3D-Printed Fiber-Reinforced Polymer Composites by Fused Deposition Modelling (FDM): Fiber Length and Fiber Implementation Techniques.

作者信息

Ismail Khairul Izwan, Yap Tze Chuen, Ahmed Rehan

机构信息

School of Engineering and Physical Sciences, Heriot-Watt University Malaysia, No. 1, Jalan Venna P5/2, Precinct 5, Putrajaya 62200, Malaysia.

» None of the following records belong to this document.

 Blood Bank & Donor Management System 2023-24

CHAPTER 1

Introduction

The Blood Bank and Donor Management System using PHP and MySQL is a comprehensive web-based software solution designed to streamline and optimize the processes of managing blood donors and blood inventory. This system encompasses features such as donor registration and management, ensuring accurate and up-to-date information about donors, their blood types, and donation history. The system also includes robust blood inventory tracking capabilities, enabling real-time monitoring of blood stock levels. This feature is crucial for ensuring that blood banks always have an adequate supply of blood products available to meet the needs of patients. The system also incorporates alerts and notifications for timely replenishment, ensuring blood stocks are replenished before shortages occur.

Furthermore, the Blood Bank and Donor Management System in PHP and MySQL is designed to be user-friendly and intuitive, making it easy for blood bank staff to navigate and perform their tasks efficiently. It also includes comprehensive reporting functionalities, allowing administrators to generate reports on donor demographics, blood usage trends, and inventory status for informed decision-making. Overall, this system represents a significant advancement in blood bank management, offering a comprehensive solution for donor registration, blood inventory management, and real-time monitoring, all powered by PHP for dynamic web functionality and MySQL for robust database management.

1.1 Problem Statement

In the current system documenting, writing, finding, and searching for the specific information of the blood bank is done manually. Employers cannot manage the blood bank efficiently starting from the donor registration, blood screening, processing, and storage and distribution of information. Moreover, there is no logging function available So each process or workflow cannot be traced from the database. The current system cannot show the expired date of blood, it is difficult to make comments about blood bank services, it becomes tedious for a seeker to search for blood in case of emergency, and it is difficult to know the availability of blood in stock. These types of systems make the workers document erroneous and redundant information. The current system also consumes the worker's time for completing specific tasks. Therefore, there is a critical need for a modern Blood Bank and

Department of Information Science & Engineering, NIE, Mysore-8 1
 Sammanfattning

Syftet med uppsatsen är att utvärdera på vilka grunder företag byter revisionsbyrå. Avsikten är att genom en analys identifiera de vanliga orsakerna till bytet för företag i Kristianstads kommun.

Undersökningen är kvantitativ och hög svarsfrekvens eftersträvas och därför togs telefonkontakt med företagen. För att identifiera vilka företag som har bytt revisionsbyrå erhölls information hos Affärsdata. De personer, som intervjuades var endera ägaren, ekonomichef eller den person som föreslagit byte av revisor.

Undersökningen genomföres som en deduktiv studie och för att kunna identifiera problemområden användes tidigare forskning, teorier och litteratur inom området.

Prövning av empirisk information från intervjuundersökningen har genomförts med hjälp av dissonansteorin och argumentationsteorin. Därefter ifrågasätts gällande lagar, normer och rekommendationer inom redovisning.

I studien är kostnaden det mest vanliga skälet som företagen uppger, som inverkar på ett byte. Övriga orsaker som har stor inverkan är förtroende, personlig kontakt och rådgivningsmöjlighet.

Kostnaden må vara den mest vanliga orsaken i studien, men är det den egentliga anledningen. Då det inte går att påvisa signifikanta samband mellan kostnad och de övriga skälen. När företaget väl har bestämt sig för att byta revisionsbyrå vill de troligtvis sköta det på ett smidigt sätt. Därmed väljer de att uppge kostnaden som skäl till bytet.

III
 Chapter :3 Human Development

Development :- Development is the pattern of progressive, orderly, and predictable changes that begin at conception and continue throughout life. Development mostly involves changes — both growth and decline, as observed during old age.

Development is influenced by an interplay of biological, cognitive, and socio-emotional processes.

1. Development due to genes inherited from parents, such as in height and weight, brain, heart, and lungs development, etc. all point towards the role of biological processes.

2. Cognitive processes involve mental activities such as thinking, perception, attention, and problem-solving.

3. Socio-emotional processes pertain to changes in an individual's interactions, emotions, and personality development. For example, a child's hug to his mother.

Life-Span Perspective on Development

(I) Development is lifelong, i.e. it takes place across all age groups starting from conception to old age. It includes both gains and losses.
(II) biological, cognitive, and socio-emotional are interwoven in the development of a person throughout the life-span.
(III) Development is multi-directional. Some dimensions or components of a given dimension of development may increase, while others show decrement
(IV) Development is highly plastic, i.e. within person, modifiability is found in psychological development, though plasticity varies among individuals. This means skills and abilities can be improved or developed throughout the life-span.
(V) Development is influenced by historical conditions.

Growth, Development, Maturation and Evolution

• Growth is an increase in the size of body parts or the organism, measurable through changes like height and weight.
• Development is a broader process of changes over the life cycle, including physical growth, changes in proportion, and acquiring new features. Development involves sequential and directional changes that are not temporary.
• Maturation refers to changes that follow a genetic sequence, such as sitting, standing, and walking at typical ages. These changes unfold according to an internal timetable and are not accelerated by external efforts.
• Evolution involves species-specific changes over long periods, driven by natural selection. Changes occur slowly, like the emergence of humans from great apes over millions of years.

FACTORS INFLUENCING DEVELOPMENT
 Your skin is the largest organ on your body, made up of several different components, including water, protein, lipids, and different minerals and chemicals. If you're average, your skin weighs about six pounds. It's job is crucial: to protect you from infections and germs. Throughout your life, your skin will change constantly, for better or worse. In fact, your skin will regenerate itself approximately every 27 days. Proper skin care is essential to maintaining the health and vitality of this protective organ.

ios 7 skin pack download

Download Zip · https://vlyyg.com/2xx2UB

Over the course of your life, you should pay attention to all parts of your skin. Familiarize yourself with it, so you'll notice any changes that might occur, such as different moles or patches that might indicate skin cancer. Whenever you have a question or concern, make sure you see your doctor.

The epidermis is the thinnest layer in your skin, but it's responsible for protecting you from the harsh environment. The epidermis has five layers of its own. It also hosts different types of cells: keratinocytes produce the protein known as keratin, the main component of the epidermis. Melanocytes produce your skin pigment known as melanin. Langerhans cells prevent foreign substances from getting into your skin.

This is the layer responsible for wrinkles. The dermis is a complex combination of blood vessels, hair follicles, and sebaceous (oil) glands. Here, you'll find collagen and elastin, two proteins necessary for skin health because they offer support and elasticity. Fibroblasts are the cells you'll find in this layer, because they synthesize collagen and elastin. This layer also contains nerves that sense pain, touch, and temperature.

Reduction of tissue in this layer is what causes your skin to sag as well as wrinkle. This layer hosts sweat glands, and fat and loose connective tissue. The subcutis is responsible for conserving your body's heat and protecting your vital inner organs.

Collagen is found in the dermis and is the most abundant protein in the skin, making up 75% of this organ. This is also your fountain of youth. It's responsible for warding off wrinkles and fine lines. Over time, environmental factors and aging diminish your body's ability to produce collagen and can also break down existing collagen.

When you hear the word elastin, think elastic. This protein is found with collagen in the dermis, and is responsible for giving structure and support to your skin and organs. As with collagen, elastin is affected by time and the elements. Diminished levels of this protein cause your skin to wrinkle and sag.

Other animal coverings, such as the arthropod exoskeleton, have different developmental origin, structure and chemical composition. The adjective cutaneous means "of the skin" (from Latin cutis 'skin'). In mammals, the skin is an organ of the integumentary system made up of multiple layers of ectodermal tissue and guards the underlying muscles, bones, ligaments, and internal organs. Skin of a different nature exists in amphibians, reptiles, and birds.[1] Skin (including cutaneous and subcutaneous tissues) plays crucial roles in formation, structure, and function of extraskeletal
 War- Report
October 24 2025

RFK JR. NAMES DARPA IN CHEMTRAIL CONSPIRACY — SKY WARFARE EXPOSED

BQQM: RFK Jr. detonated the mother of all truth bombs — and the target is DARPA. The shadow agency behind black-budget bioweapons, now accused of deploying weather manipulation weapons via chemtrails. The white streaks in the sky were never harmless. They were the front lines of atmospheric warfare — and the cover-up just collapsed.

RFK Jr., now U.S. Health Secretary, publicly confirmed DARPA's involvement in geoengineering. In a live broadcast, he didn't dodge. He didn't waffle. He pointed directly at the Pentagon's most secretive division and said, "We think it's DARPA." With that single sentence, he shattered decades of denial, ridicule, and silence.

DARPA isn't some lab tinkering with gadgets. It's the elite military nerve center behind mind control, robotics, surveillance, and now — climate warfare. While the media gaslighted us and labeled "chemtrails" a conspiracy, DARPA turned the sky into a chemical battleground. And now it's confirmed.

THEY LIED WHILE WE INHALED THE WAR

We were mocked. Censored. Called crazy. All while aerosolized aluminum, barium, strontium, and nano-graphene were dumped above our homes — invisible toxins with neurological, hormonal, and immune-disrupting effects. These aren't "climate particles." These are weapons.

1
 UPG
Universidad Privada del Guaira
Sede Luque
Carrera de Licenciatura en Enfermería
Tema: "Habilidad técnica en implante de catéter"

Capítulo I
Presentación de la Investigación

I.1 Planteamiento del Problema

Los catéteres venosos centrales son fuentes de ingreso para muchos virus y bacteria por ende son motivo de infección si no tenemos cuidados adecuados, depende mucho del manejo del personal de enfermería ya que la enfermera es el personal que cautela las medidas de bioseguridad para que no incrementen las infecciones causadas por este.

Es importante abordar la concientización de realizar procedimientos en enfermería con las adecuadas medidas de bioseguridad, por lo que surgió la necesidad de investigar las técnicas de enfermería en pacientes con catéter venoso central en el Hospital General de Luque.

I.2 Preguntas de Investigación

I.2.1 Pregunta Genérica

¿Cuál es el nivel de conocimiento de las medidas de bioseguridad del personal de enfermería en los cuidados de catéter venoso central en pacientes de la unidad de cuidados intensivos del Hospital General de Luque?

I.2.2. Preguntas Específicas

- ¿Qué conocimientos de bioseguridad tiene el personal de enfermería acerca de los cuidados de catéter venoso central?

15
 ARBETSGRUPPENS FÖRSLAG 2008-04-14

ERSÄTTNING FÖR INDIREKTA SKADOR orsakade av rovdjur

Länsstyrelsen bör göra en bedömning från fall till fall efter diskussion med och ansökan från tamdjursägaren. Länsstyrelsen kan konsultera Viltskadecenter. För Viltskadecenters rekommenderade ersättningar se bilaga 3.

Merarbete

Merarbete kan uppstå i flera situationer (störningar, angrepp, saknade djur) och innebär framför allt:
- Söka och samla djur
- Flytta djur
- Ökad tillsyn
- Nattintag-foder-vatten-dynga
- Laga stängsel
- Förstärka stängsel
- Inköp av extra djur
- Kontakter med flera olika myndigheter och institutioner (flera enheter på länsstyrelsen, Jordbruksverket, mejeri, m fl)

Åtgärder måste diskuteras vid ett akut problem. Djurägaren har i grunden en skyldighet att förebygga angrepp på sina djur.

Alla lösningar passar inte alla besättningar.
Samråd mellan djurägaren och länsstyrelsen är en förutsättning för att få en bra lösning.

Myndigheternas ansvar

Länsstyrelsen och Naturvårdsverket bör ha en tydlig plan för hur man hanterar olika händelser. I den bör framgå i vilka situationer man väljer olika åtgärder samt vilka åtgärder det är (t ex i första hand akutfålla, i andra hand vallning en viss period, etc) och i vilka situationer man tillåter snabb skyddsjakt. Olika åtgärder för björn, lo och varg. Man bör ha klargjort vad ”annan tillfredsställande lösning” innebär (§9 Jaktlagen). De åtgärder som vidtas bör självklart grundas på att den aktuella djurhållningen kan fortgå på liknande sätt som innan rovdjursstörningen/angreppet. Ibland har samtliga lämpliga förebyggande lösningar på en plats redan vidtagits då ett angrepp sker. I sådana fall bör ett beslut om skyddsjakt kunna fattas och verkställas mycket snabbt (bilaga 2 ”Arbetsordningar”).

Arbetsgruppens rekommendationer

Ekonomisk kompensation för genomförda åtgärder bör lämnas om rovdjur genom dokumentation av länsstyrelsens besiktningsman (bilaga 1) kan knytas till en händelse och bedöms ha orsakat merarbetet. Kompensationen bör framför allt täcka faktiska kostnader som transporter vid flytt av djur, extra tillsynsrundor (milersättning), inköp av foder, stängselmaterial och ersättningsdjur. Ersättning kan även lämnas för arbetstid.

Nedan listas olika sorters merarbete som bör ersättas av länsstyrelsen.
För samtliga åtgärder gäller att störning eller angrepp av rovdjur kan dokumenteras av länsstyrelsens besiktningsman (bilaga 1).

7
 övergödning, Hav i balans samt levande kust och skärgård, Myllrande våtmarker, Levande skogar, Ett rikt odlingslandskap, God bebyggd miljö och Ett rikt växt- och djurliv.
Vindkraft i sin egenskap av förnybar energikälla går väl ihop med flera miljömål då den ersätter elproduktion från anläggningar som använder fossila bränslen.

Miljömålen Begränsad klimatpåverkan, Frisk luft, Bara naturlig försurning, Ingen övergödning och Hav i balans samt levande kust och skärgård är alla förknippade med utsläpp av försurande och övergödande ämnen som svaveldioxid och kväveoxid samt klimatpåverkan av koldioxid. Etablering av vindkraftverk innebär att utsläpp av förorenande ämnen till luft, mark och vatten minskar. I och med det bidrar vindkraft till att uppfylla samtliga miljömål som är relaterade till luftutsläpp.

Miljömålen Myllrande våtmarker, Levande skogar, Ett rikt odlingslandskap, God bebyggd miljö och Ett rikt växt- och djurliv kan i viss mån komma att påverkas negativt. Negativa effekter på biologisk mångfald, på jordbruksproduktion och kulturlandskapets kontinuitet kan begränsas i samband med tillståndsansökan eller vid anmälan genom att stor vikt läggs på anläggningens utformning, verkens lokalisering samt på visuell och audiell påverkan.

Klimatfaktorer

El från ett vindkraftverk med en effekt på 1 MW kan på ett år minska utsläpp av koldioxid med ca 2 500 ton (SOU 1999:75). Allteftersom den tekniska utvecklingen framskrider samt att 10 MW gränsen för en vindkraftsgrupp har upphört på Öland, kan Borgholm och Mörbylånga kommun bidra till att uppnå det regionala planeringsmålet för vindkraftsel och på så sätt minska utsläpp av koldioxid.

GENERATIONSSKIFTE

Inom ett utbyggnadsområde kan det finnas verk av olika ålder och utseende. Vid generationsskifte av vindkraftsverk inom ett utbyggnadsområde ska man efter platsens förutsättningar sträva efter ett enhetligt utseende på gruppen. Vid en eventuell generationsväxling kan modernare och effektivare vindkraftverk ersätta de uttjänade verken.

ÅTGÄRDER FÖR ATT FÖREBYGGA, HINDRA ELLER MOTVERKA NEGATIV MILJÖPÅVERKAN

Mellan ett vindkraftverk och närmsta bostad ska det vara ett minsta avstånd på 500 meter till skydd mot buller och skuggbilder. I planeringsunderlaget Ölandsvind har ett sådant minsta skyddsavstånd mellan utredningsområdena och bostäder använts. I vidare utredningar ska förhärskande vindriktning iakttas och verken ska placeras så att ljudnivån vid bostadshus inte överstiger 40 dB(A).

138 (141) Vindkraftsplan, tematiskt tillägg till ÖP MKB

School of Engineering and Physical Sciences, Heriot-Watt University, Edinburgh EH14 4AS, UK.

出版信息

Polymers (Basel). 2022 Nov 1;14(21):4659. doi: 10.3390/polym14214659.

DOI:10.3390/polym14214659
PMID:36365656
原文链接:https://pmc.ncbi.nlm.nih.gov/articles/PMC9653924/
Abstract

Fused Deposition Modelling (FDM) is an actively growing additive manufacturing (AM) technology due to its ability to produce complex shapes in a short time. AM, also known as 3-dimensional printing (3DP), creates the desired shape by adding material, preferably by layering contoured layers on top of each other. The need for low cost, design flexibility and automated manufacturing processes in industry has triggered the development of FDM. However, the mechanical properties of FDM printed parts are still weaker compared to conventionally manufactured products. Numerous studies and research have already been carried out to improve the mechanical properties of FDM printed parts. Reinforce polymer matrix with fiber is one of the possible solutions. Furthermore, reinforcement can enhance the thermal and electrical properties of FDM printed parts. Various types of fibers and manufacturing methods can be adopted to reinforce the polymer matrix for different desired outcomes. This review emphasizes the fiber types and fiber insertion techniques of FDM 3D printed fiber reinforcement polymer composites. A brief overview of fused deposition modelling, polymer sintering and voids formation during FDM printing is provided, followed by the basis of fiber reinforced polymer composites, type of fibers (synthetic fibers vs. natural fibers, continuous vs. discontinuous fiber) and the composites' performance. In addition, three different manufacturing methods of fiber reinforced thermoplastics based on the timing and location of embedding the fibers, namely 'embedding before the printing process (M1)', 'embedding in the nozzle (M2)', and 'embedding on the component (M3)', are also briefly reviewed. The performance of the composites produced by three different methods were then discussed.

摘要

熔融沉积建模(FDM)是一种正在积极发展的增材制造(AM)技术,因为它能够在短时间内制造出复杂形状。增材制造,也称为三维打印(3DP),是通过添加材料来创建所需形状的,最好是通过将轮廓层逐层叠加。工业界对低成本、设计灵活性和自动化制造工艺的需求推动了FDM的发展。然而,与传统制造的产品相比,FDM打印部件的机械性能仍然较弱。已经进行了大量的研究来改善FDM打印部件的机械性能。用纤维增强聚合物基体是一种可能的解决方案。此外,增强还可以提高FDM打印部件的热性能和电性能。可以采用各种类型的纤维和制造方法来增强聚合物基体以获得不同的预期效果。本综述重点介绍了FDM 3D打印纤维增强聚合物复合材料的纤维类型和纤维插入技术。简要概述了熔融沉积建模、聚合物烧结以及FDM打印过程中的孔隙形成,随后介绍了纤维增强聚合物复合材料的基础、纤维类型(合成纤维与天然纤维、连续纤维与不连续纤维)以及复合材料的性能。此外,还简要回顾了基于纤维嵌入的时间和位置的三种不同的纤维增强热塑性塑料制造方法,即“在打印过程之前嵌入(M1)”、“在喷嘴中嵌入(M2)”和“在部件上嵌入(M3)”。然后讨论了三种不同方法生产的复合材料的性能。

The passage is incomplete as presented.